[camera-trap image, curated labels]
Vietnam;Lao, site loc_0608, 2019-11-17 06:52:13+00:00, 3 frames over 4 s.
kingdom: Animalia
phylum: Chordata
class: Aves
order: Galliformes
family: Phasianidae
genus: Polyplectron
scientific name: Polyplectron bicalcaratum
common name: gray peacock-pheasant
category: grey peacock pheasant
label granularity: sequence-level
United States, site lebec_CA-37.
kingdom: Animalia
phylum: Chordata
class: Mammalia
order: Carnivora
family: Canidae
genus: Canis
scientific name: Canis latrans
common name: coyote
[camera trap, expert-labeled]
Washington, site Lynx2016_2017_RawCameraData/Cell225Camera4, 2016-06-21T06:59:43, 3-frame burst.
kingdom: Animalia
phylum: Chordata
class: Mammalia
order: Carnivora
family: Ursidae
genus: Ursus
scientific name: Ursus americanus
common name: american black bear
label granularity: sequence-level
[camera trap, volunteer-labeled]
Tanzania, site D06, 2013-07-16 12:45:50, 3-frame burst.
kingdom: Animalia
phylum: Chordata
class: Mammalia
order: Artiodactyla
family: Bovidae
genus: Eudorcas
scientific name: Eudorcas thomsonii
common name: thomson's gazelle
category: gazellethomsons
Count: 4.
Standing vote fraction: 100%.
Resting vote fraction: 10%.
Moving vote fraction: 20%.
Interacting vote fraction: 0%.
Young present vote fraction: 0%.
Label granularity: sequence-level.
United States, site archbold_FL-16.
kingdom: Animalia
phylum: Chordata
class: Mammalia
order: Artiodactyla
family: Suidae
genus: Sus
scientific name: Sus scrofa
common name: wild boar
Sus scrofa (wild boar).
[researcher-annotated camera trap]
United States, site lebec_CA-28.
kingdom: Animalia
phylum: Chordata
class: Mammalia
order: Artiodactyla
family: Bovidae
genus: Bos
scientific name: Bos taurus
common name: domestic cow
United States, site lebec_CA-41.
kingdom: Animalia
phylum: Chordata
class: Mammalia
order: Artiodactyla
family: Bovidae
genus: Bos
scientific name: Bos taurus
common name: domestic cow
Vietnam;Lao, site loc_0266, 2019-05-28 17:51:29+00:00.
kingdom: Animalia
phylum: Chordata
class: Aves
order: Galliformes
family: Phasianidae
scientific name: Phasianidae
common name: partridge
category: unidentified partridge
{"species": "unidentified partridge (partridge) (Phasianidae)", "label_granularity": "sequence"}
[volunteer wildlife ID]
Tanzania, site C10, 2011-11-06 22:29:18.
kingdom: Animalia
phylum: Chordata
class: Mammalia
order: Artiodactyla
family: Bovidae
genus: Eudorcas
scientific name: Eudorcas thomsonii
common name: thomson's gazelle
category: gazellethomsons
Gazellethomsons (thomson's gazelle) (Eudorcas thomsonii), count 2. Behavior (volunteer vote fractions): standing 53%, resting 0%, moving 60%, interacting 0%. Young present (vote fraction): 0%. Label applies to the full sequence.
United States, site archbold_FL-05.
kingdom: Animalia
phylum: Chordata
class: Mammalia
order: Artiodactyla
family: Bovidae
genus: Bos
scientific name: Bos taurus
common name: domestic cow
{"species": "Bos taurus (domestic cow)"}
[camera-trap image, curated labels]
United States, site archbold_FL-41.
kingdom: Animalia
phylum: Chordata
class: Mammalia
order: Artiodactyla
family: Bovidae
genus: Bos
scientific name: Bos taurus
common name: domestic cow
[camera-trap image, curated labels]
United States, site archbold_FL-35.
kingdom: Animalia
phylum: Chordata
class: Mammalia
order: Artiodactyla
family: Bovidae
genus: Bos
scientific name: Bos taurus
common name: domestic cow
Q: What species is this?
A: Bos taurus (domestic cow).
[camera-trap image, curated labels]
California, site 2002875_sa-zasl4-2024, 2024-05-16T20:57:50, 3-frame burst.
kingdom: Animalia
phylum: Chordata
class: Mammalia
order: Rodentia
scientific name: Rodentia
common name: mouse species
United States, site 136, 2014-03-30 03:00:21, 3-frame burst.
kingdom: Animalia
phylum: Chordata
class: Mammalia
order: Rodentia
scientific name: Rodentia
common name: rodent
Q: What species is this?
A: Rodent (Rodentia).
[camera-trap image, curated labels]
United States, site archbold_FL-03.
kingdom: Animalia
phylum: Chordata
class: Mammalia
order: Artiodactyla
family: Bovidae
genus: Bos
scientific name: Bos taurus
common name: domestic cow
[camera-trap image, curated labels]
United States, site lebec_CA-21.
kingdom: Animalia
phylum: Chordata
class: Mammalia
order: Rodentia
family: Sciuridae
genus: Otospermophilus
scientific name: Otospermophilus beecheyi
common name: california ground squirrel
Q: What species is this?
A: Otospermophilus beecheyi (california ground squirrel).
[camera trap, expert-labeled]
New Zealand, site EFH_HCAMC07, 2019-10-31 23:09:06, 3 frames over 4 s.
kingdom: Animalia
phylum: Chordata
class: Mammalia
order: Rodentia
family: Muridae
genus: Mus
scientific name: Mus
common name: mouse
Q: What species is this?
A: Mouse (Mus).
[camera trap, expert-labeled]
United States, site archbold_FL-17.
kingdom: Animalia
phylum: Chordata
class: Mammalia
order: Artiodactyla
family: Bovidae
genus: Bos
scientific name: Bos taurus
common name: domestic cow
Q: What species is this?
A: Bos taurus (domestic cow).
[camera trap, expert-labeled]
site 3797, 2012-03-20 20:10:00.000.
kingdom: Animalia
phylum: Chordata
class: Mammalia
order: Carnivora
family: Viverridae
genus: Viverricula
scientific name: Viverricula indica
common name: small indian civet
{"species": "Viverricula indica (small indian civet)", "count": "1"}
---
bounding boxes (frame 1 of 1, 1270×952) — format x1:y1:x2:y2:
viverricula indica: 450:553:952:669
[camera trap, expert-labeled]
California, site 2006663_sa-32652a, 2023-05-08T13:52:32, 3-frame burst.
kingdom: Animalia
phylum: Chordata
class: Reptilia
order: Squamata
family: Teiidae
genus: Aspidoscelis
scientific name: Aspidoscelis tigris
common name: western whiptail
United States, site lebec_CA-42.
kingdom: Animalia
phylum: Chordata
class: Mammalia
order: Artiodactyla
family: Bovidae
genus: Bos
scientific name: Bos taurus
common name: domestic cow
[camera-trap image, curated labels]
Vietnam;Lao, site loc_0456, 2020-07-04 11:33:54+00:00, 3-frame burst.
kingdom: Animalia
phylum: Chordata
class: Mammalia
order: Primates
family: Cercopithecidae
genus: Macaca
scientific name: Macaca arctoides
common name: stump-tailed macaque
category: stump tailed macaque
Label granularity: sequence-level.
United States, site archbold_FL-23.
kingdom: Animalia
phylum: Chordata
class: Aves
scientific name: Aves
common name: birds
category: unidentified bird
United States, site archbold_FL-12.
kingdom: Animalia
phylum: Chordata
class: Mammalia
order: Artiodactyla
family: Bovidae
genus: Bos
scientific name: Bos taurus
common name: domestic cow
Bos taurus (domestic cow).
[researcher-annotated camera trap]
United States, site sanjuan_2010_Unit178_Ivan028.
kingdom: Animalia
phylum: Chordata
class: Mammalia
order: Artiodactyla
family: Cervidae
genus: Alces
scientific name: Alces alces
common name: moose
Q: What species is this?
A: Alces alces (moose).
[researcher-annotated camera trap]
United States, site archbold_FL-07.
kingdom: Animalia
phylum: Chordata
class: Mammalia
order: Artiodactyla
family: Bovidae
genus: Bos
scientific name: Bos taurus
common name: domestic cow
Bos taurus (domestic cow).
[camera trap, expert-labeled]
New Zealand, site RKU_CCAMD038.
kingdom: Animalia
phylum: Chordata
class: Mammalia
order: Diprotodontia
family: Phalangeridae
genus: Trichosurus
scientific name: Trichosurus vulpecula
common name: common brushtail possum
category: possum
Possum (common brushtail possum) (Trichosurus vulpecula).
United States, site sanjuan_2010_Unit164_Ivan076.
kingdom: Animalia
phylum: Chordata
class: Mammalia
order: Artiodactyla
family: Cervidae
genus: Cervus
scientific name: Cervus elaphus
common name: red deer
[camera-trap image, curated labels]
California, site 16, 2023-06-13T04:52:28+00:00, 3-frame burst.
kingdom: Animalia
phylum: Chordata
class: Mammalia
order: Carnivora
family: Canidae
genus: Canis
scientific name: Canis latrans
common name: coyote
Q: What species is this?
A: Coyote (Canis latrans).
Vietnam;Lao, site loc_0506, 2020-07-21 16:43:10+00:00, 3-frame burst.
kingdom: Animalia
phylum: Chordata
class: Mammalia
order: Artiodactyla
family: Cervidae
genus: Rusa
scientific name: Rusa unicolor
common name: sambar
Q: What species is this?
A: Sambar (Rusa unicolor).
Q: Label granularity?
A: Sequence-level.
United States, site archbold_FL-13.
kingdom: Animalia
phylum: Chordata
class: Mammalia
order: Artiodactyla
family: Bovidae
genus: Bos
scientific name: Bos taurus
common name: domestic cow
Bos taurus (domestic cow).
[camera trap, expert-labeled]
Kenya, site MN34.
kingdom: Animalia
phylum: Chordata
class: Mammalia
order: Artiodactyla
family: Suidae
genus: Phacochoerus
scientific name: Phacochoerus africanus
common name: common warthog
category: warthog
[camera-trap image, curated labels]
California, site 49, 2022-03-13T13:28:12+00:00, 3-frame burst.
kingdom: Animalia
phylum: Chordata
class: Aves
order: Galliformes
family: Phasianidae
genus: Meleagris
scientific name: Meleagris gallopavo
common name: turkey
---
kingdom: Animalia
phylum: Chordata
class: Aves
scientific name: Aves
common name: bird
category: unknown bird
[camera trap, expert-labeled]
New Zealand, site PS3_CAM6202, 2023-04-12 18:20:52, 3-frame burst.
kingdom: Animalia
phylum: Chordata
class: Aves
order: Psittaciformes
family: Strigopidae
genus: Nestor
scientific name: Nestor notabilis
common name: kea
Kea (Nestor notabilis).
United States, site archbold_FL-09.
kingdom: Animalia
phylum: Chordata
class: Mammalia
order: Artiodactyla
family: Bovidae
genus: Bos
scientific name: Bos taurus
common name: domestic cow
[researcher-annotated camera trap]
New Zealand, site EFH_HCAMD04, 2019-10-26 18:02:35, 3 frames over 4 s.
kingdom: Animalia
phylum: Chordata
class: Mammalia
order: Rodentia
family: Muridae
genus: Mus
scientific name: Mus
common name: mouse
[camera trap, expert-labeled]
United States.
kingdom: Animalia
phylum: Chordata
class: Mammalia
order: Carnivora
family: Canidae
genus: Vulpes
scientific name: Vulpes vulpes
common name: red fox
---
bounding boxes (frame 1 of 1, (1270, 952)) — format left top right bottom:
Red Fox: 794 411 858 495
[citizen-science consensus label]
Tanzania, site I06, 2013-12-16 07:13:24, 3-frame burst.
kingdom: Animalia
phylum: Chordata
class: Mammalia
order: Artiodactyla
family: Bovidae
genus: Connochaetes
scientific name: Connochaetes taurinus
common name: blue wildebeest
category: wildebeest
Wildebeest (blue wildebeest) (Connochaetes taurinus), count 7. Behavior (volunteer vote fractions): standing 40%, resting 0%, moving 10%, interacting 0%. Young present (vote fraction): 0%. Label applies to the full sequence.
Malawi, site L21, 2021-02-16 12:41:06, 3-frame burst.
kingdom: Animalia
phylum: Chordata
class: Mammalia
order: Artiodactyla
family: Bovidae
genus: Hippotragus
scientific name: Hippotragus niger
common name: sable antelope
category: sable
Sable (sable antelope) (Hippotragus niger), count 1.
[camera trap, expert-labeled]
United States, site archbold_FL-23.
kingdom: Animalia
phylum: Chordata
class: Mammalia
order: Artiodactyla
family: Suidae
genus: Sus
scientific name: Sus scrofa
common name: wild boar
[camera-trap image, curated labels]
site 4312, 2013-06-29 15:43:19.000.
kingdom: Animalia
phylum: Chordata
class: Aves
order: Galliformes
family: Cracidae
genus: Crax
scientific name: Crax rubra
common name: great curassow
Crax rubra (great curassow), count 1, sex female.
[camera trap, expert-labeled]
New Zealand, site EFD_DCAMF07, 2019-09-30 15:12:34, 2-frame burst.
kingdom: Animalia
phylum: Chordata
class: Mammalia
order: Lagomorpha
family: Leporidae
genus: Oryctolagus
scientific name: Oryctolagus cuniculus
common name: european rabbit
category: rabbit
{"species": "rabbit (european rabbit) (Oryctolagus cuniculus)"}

----------------

● **Work task**: Look above for the line holding "United States, site archbold_FL-12." and the line holding "scientific name: Cervus elaphus", then output exactly those two lines and every line between them, nothing more.

● **Solution to this exercise**:
United States, site archbold_FL-12.
kingdom: Animalia
phylum: Chordata
class: Mammalia
order: Artiodactyla
family: Bovidae
genus: Bos
scientific name: Bos taurus
common name: domestic cow
Bos taurus (domestic cow).
[researcher-annotated camera trap]
United States, site sanjuan_2010_Unit178_Ivan028.
kingdom: Animalia
phylum: Chordata
class: Mammalia
order: Artiodactyla
family: Cervidae
genus: Alces
scientific name: Alces alces
common name: moose
Q: What species is this?
A: Alces alces (moose).
[researcher-annotated camera trap]
United States, site archbold_FL-07.
kingdom: Animalia
phylum: Chordata
class: Mammalia
order: Artiodactyla
family: Bovidae
genus: Bos
scientific name: Bos taurus
common name: domestic cow
Bos taurus (domestic cow).
[camera trap, expert-labeled]
New Zealand, site RKU_CCAMD038.
kingdom: Animalia
phylum: Chordata
class: Mammalia
order: Diprotodontia
family: Phalangeridae
genus: Trichosurus
scientific name: Trichosurus vulpecula
common name: common brushtail possum
category: possum
Possum (common brushtail possum) (Trichosurus vulpecula).
United States, site sanjuan_2010_Unit164_Ivan076.
kingdom: Animalia
phylum: Chordata
class: Mammalia
order: Artiodactyla
family: Cervidae
genus: Cervus
scientific name: Cervus elaphus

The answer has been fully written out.